* [Challenge] Reproduce the listing below with each occurrence of "parked car" changed to "stationary vehicle" and everything else unchanged. Omit the pictures from your copy.

* [Records for the exercise]
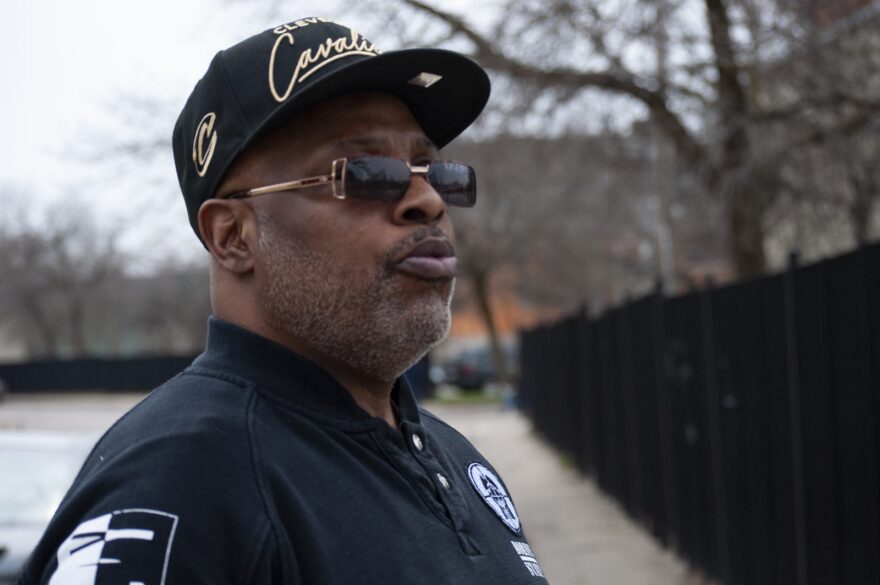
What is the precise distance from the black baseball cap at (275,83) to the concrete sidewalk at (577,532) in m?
6.90

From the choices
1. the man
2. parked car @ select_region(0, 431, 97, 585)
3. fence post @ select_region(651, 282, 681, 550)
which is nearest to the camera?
the man

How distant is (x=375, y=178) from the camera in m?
1.84

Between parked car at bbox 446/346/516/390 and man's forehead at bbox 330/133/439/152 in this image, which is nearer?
man's forehead at bbox 330/133/439/152

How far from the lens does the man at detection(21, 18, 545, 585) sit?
4.87ft

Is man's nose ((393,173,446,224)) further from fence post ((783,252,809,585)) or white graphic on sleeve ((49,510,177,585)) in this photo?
fence post ((783,252,809,585))

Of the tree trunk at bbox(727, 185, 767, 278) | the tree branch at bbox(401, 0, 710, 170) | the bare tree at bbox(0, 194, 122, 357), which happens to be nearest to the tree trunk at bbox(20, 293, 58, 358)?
the bare tree at bbox(0, 194, 122, 357)

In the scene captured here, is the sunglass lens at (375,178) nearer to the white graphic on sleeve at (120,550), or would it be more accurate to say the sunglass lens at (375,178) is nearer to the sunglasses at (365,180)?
the sunglasses at (365,180)

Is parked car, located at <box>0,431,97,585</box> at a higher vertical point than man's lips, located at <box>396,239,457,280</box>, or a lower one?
lower

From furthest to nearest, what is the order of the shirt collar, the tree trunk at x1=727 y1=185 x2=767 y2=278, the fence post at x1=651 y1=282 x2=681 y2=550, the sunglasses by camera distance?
the tree trunk at x1=727 y1=185 x2=767 y2=278
the fence post at x1=651 y1=282 x2=681 y2=550
the sunglasses
the shirt collar

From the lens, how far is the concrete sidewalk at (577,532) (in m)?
8.88

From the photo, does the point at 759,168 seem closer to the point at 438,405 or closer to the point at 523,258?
the point at 438,405

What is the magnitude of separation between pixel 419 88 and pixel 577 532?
9.43m

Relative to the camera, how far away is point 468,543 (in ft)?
5.69

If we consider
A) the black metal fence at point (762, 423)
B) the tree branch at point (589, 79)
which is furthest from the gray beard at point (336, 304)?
the tree branch at point (589, 79)
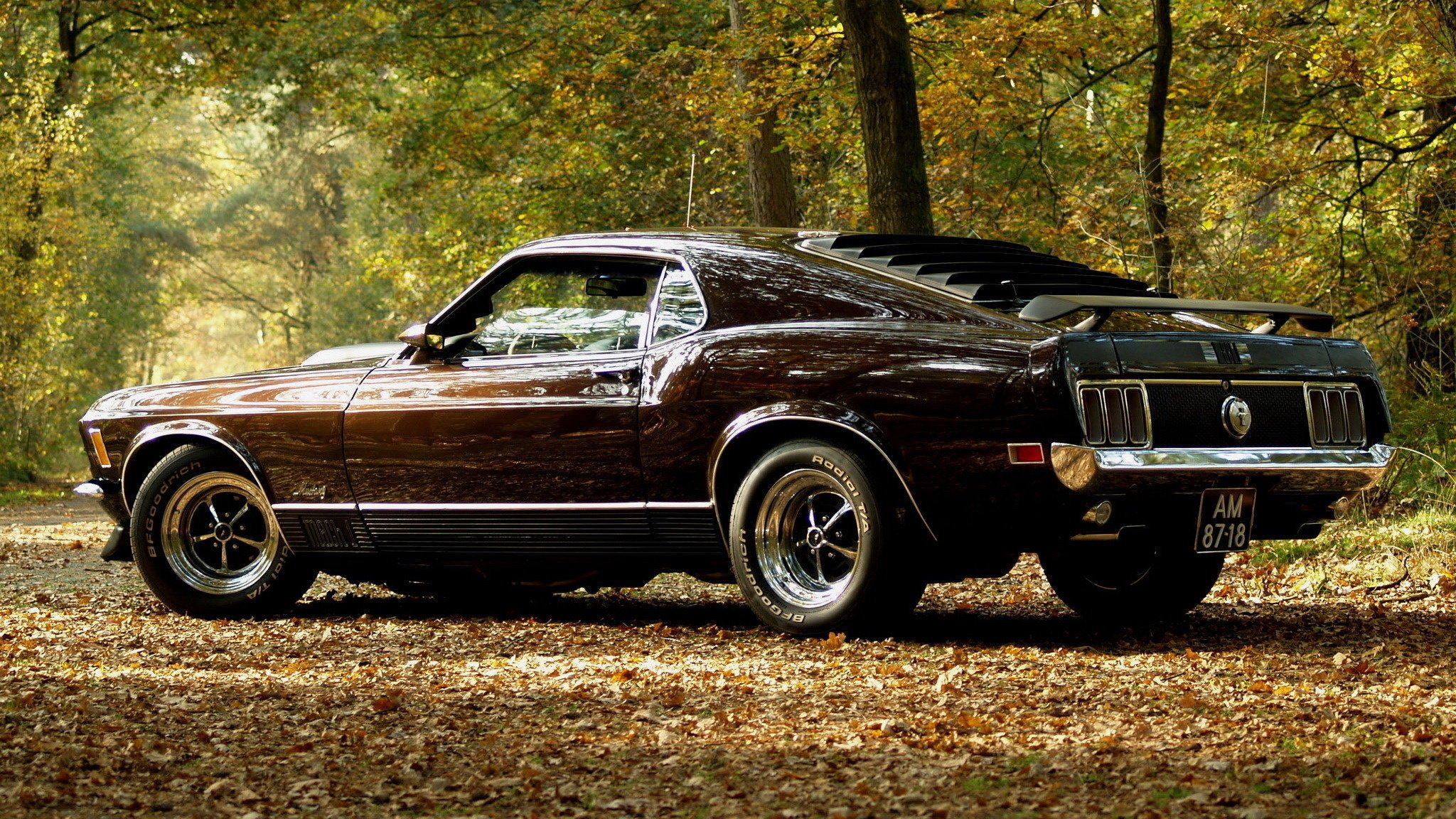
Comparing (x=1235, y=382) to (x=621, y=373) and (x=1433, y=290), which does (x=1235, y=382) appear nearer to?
(x=621, y=373)

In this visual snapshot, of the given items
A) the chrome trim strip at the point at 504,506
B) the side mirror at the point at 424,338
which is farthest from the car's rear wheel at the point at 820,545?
the side mirror at the point at 424,338

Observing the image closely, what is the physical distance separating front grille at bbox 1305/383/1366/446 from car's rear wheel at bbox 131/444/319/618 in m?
4.37

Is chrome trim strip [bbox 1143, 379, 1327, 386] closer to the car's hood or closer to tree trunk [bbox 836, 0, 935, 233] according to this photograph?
the car's hood

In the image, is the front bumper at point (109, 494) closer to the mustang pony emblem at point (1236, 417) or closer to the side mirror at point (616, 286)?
the side mirror at point (616, 286)

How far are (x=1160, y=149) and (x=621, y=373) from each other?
7640 mm

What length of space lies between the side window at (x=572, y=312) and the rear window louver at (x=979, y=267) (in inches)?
29.7

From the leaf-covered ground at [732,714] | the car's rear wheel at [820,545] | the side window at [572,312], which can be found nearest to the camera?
the leaf-covered ground at [732,714]

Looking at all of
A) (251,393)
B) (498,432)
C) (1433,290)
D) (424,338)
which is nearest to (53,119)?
(251,393)

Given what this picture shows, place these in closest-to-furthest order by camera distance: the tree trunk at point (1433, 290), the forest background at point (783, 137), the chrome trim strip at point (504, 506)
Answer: the chrome trim strip at point (504, 506) → the tree trunk at point (1433, 290) → the forest background at point (783, 137)

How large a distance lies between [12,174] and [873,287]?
19399mm

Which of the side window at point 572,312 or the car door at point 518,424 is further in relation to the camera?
the side window at point 572,312

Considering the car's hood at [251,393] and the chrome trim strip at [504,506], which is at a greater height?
the car's hood at [251,393]

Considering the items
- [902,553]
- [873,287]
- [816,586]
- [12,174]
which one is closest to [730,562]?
[816,586]

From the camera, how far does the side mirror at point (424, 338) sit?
23.0ft
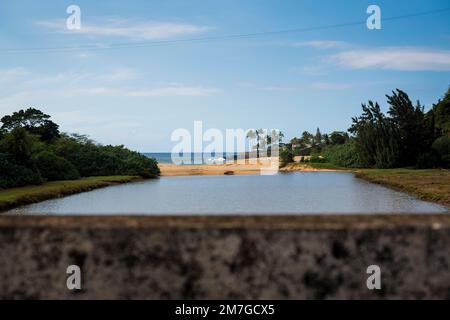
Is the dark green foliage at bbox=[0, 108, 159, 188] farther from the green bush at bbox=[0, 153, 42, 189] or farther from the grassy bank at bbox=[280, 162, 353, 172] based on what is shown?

* [Response]
What is the precise distance from the black baseball cap at (275,83) to the concrete sidewalk at (577,532) in m?
6.90

From the choices
1. the man
2. stationary vehicle @ select_region(0, 431, 97, 585)
3. fence post @ select_region(651, 282, 681, 550)
which is nearest to the camera?
the man

How distant is (x=375, y=178) from the camera in m?
1.84

Between stationary vehicle at bbox 446/346/516/390 and man's forehead at bbox 330/133/439/152 in this image, which is nearer?
man's forehead at bbox 330/133/439/152

How far from the lens does the man at detection(21, 18, 545, 585) sit?
4.87ft

Is man's nose ((393,173,446,224)) further from fence post ((783,252,809,585)) or white graphic on sleeve ((49,510,177,585)) in this photo?
fence post ((783,252,809,585))

Of the tree trunk at bbox(727, 185, 767, 278) | the tree branch at bbox(401, 0, 710, 170) | the bare tree at bbox(0, 194, 122, 357), which happens to be nearest to the tree trunk at bbox(20, 293, 58, 358)?
the bare tree at bbox(0, 194, 122, 357)

In the scene captured here, is the sunglass lens at (375,178) nearer to the white graphic on sleeve at (120,550), or would it be more accurate to say the sunglass lens at (375,178) is nearer to the sunglasses at (365,180)?
the sunglasses at (365,180)

Is stationary vehicle, located at <box>0,431,97,585</box> at a higher vertical point than man's lips, located at <box>396,239,457,280</box>, or a lower one?
lower

From furthest to nearest, what is the order of the shirt collar, the tree trunk at x1=727 y1=185 x2=767 y2=278, the fence post at x1=651 y1=282 x2=681 y2=550, the sunglasses by camera distance?
the tree trunk at x1=727 y1=185 x2=767 y2=278
the fence post at x1=651 y1=282 x2=681 y2=550
the sunglasses
the shirt collar

From the lens, how far is the concrete sidewalk at (577,532) (in m)?
8.88

From the photo, does the point at 759,168 seem closer to the point at 438,405 or closer to the point at 523,258?
the point at 438,405

What is the magnitude of separation between pixel 419 88 and pixel 577 532?
9.43m

Relative to the camera, how far away is point 468,543 (in ft)?
5.69

If we consider
A) the black metal fence at point (762, 423)
B) the tree branch at point (589, 79)
which is furthest from the gray beard at point (336, 304)?
the tree branch at point (589, 79)
Comparing (x=1235, y=382) to (x=621, y=373) and (x=1433, y=290), which does (x=1235, y=382) appear nearer to?
(x=621, y=373)

In this visual snapshot, of the given items
A) the chrome trim strip at the point at 504,506
B) the side mirror at the point at 424,338
which is farthest from the car's rear wheel at the point at 820,545?
the side mirror at the point at 424,338

Observing the image closely, what is the physical distance separating front grille at bbox 1305/383/1366/446 from car's rear wheel at bbox 131/444/319/618 in m?
4.37

Is chrome trim strip [bbox 1143, 379, 1327, 386] closer to the car's hood or closer to tree trunk [bbox 836, 0, 935, 233] according to this photograph?
the car's hood

In the image, is the front bumper at point (109, 494) closer to the mustang pony emblem at point (1236, 417) or closer to the side mirror at point (616, 286)?
the side mirror at point (616, 286)

How far are (x=1160, y=149) and (x=621, y=373) from each other?
7640 mm

What length of space lies between the side window at (x=572, y=312) and the rear window louver at (x=979, y=267) (in inches)?
29.7

From the leaf-covered ground at [732,714] | the car's rear wheel at [820,545] | the side window at [572,312], which can be found nearest to the camera?
the leaf-covered ground at [732,714]

Looking at all of
A) (251,393)
B) (498,432)
C) (1433,290)
D) (424,338)
which is nearest to (53,119)?
(251,393)

Given what this picture shows, place these in closest-to-furthest order by camera distance: the tree trunk at point (1433, 290), the forest background at point (783, 137), the chrome trim strip at point (504, 506)
Answer: the chrome trim strip at point (504, 506) → the tree trunk at point (1433, 290) → the forest background at point (783, 137)

How large a distance lies between [12,174] and [873,287]?
19399mm

Which of the side window at point 572,312 or the car door at point 518,424 is further in relation to the camera?
the side window at point 572,312

Considering the car's hood at [251,393] and the chrome trim strip at [504,506], which is at a greater height?
the car's hood at [251,393]

Considering the items
- [902,553]
- [873,287]
- [816,586]
- [12,174]
which one is closest to [730,562]?
[816,586]

From the camera, how far does the side mirror at point (424, 338) sit?
23.0ft
Is the dark green foliage at bbox=[0, 108, 159, 188] farther from the green bush at bbox=[0, 153, 42, 189] or farther from the grassy bank at bbox=[280, 162, 353, 172] based on what is shown?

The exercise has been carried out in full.